In this section we will give a very quick overview of some concepts relevant to digital audio and sound cards.
Sound is produced when waves of varying pressure travel through a medium, usually air. It is inherently an analog phenomenon, meaning that the changes in air pressure can vary continuously over a range of values.
Modern computers are digital, meaning they operate on discrete values, essentially the binary ones and zeroes that are manipulated by the computer's CPU. In order for a computer to manipulate sound, it converts the analog sound information into digital format.
A hardware device called an analog-to-digital converter converts analog signals, such as the continuously varying electrical signals from a microphone, to digital format for manipulation by the computer.

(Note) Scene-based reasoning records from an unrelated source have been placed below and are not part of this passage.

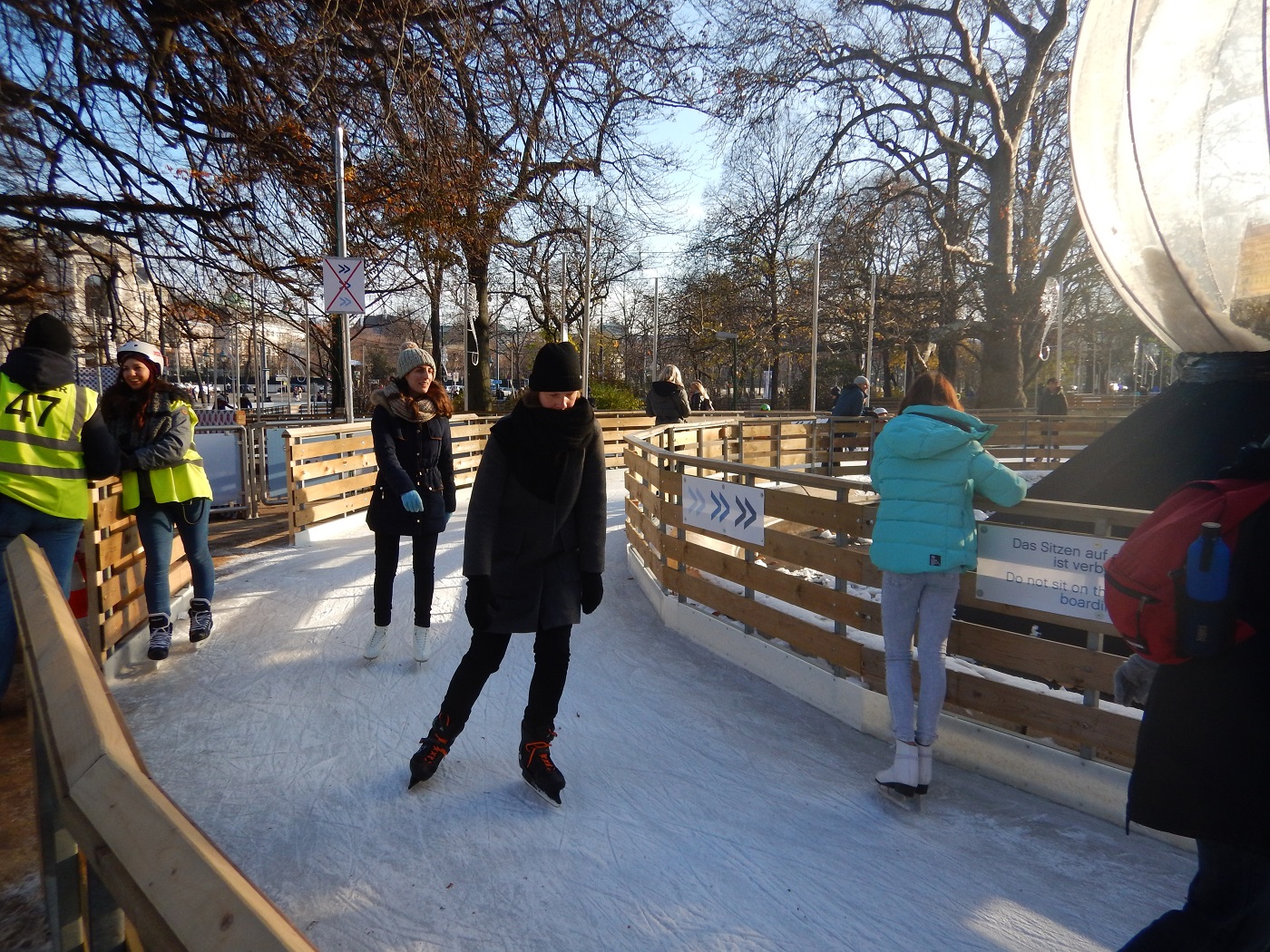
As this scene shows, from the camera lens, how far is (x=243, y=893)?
108 centimetres

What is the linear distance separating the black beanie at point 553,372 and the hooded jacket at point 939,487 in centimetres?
125

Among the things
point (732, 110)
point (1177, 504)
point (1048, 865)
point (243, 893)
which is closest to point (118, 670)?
point (243, 893)

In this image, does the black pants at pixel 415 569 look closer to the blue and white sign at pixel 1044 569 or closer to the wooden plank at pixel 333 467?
the blue and white sign at pixel 1044 569

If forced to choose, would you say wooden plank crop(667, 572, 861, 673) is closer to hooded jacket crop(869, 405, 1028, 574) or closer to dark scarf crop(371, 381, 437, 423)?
hooded jacket crop(869, 405, 1028, 574)

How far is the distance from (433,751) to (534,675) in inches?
20.5

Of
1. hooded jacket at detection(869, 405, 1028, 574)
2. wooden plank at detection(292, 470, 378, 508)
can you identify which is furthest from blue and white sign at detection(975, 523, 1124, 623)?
wooden plank at detection(292, 470, 378, 508)

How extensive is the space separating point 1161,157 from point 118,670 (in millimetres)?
5637

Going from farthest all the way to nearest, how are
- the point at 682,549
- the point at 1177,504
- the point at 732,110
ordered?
the point at 732,110, the point at 682,549, the point at 1177,504

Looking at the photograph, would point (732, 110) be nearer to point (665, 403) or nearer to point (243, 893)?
point (665, 403)

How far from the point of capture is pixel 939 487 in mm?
3482

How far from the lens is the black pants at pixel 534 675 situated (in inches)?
134

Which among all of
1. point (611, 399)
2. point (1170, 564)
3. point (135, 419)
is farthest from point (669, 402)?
point (611, 399)

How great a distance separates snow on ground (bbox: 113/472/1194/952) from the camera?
2754 mm

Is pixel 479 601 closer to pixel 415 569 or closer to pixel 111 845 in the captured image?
pixel 415 569
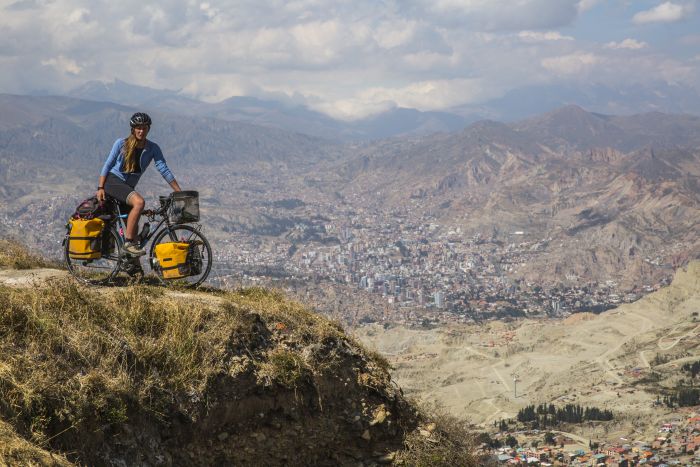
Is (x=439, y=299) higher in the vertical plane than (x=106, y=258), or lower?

Similarly, a digital-to-analog converter converts digital values into analog form so that they can be sent to an analog output device such as a speaker. Sound cards typically contain several analog-to-digital and digital-to-analog converters.
The process of converting analog signals to digital form consists of taking measurements or samples of the values at regular periods of time, and storing these samples as numbers. The process of analog-to-digital conversion is not perfect, however, and introduces some loss or distortion. Two important factors that affect how accurately the analog signal is represented in digital form are the sample size and sampling rate.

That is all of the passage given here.